One of the many pleasures of a new offering from Tribute Film Classics is the opportunity to revisit one of the older films that Bonn, Morgan, and Stromberg have decided to re-record. Previously we have seen Charge of the Light Brigade, Fahrenheit 451, Kentuckian, Mysterious Island, and She all excellent older films. As a reviewer I try to not only listen to the CD several times but to watch the film so that I may see what I’m listening to. I’ve even gone so far as to cue up the particular sequence in the film with the new material and play them together. It seldom matches but it still gives me a better idea than just watching the film or listening to the CD. Nerdy, but effective for what I’m striving to achieve. The latest offering, the Mark Twain classic, The Prince and the Pauper, starring Errol Flynn, Claude Rains, and Billy Mauch is also a special Korngold score orchestrated in part by another of my favorite golden age composers Hugo Friedhofer.

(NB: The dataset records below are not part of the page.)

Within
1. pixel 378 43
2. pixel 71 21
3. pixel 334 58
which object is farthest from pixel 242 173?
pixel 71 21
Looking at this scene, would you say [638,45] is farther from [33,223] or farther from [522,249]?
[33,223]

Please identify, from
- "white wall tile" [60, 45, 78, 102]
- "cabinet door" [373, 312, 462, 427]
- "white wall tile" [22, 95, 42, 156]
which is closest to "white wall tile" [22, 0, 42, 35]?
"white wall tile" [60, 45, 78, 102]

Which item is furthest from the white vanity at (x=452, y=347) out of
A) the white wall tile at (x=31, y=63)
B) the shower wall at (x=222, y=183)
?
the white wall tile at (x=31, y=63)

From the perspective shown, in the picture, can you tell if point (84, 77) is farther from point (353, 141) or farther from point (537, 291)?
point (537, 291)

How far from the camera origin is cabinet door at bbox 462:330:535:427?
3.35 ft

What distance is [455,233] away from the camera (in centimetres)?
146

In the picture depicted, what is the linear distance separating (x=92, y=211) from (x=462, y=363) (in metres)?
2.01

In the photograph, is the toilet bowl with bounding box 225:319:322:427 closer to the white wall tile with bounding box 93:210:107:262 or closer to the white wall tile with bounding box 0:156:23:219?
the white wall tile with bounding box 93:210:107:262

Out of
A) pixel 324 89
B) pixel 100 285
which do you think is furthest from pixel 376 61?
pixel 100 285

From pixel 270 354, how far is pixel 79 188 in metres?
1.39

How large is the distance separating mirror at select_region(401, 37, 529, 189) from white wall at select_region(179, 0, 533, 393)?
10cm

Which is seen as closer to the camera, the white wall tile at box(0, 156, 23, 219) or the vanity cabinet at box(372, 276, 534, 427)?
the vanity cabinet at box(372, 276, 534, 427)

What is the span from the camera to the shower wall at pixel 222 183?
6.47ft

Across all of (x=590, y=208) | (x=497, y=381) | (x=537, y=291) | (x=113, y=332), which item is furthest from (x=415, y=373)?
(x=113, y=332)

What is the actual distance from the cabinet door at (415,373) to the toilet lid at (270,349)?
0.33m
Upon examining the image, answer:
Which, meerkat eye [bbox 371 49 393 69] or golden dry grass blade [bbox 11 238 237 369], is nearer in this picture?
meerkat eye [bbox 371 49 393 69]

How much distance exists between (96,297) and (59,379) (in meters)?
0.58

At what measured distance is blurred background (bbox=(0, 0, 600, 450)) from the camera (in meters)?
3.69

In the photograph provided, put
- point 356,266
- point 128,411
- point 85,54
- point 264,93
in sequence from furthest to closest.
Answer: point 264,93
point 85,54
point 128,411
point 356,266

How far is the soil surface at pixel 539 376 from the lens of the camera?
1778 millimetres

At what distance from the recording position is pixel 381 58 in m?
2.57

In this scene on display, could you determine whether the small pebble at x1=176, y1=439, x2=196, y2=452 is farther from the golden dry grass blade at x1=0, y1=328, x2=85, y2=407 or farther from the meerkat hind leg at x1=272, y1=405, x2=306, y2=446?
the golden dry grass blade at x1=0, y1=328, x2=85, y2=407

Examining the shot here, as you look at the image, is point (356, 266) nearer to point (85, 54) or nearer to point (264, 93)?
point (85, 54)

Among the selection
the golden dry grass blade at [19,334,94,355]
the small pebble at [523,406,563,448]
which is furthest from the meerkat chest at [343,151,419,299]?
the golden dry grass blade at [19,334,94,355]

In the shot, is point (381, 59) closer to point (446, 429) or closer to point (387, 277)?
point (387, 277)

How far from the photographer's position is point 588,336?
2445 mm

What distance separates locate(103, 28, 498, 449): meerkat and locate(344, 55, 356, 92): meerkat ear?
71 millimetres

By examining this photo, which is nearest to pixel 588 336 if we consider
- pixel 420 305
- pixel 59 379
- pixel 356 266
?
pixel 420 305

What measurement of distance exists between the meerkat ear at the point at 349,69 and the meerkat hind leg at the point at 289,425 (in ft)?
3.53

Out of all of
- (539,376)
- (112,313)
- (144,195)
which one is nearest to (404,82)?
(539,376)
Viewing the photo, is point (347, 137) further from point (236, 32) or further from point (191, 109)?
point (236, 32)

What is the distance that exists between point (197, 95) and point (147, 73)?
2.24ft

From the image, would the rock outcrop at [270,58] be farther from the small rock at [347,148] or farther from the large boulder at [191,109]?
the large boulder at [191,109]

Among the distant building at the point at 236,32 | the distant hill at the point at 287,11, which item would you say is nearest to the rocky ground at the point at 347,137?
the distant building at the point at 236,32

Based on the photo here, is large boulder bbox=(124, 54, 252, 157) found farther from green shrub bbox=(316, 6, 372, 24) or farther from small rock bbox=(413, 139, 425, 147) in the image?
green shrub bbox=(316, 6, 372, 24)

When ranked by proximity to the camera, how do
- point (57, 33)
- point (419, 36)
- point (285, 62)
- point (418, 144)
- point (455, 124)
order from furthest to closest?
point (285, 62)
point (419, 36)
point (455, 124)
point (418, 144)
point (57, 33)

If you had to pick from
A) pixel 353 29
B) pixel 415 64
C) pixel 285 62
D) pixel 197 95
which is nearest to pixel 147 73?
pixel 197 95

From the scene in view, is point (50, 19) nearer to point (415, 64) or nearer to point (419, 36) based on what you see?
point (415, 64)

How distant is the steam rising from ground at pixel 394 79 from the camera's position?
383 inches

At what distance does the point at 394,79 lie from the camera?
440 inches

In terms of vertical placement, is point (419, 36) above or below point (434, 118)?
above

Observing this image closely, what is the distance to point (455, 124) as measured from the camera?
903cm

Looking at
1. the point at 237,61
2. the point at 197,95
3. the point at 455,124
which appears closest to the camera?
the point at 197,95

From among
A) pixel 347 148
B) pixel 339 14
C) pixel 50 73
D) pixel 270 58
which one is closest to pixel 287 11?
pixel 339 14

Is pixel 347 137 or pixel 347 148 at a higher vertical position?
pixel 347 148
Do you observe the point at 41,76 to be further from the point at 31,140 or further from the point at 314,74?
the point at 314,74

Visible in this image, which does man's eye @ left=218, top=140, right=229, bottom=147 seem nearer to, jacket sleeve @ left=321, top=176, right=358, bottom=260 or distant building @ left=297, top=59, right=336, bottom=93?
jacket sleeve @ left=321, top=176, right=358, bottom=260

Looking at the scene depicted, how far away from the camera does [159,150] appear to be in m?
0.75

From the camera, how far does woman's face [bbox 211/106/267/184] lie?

While this film score is available from Previn, OST, and a previous version from Stromberg/Morgan, this is by far the one to have as it contains 43 tracks and over 65+ minutes of music. Previn had 9 tracks and 22 minutes, the OST on Rhino about 8 minutes, and the older Stromberg version with the Brandenburg Symphony 33 minutes. Not listed are several different recordings that appear in compilation recordings but pretty much consist of just the main theme. Putting it in historical order was after Anthony Adverse but before The Adventures of Robin Hood.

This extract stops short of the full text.